Nota : L'église paroissiale de Glénac est dédiée au pape saint Léon II, mort le 23 mai 683. Une chapelle de style ogival est tout ce qui reste de l'ancienne église. Le nouvel édifice, en forme de croix latine n'offre rien de particulier. Les reliques du patron sont vénérées spécialement par les goutteux. Il n'y a sur ce territoire aucune chapelle de frairie, mais en revanche il y a, ou plutôt il y avait, 5 chapelles domestiques, appartenant à Sourdéac, au Haut-Sourdéac, à la Forêt-Neuve, à la Gaudinaye, et à Branféreux. Les chapellenies étaient : — 1° Celle de Sourdéac, fondée par les seigneurs de ce nom dans l'église paroissiale, et mentionnée dès 1515. C'est probablement la même que celle de Saint-Augustin, Sainte-Marguerite et Saint-Sébastien, à laquelle on unit en 1742 celle de Saint Jacques des Fougerêts, en fixant leur service commun dans la chapelle du château de la Forêt-Neuve. — 2° Celle de Saint-Michel, mentionnée en 1706, et complètement inconnue par ailleurs. — 3° Celle de Gilles Guyot, dont on ne connaît que le nom. — 4° Celle des Roux, sur laquelle les renseignements font défaut. La dîme était levée ici, comme à Cournon, à la 33ème gerbe ; le recteur n'en avait qu'un tiers, les deux autres parts appartenant à l'abbaye de Redon.

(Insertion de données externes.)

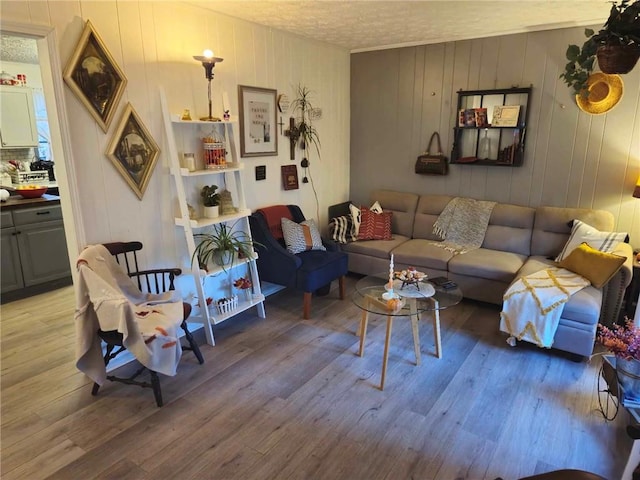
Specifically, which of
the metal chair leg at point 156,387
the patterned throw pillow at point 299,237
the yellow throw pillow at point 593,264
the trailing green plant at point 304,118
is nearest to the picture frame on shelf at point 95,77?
the metal chair leg at point 156,387

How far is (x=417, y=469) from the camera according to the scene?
2014 mm

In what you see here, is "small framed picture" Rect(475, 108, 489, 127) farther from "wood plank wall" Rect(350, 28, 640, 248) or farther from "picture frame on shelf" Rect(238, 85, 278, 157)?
"picture frame on shelf" Rect(238, 85, 278, 157)

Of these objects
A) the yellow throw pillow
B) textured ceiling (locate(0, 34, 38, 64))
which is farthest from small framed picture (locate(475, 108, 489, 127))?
textured ceiling (locate(0, 34, 38, 64))

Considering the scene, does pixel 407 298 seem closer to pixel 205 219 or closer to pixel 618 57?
pixel 205 219

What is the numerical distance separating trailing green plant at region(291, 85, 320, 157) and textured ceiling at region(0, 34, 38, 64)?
8.02 feet

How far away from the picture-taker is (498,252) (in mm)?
4008

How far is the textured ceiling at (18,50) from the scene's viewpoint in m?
3.94

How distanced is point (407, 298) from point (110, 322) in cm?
186

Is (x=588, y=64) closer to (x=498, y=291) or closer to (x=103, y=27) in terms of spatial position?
(x=498, y=291)

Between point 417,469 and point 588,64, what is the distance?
7.27 ft

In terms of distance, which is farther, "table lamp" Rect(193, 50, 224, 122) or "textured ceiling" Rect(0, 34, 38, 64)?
"textured ceiling" Rect(0, 34, 38, 64)

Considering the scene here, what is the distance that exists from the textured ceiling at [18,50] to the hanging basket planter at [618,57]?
4.40m

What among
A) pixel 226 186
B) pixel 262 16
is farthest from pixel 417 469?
pixel 262 16

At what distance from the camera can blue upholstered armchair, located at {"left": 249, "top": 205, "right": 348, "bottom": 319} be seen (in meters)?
3.58
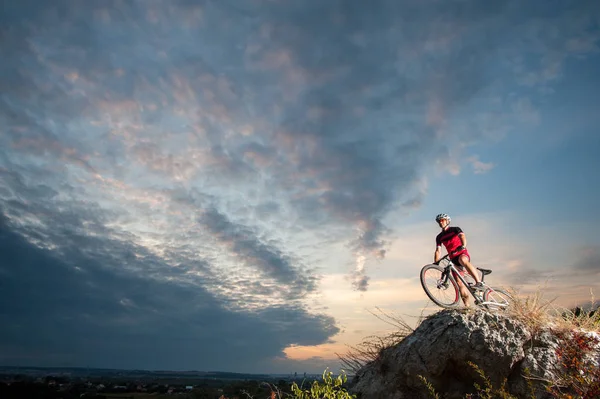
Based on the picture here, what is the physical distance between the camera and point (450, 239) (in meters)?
11.3

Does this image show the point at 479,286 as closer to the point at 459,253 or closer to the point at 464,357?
the point at 459,253

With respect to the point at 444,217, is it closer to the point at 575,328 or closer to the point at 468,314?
the point at 468,314

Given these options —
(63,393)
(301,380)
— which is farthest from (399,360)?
(63,393)

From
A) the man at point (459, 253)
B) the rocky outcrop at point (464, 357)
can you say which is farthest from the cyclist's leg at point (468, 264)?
the rocky outcrop at point (464, 357)

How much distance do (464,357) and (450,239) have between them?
3272 mm

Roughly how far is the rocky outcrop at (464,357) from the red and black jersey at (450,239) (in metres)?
1.87

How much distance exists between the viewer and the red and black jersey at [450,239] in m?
11.2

Toutefois, ce partage ne donnait à l'abbé aucun droit de présentation, et la nomination du titulaire était à l'alternative. Malgré l'union de ses deux bénéfices, le recteur ne jouissait en 1756 que d'un revenu net de 400 livres. Glénac relevait jadis de la seigneurie et du territoire ecclésiastique de Rieux, et de la sénéchaussée de Ploërmel. En 1790, il fut séparé de Cournon, et érigé en commune, du canton de la Gacilly, et du district de Rochefort. Son recteur, Pierre Fleury, de Lantillac, refusa le serment en 1791, fut arrêté auprès des Fougerêts, et envoyé à Vannes au Petit-Couvent, puis à la Retraite des femmes, où il mourut le 21 janvier 1795, à 68 ans. Pendant les troubles, on vendit, comme biens nationaux, un pré appartenant à la cure, une chapelle, une maison et ses dépendances appartenant à la fabrique (Joseph-Marie Le Mené - 1891).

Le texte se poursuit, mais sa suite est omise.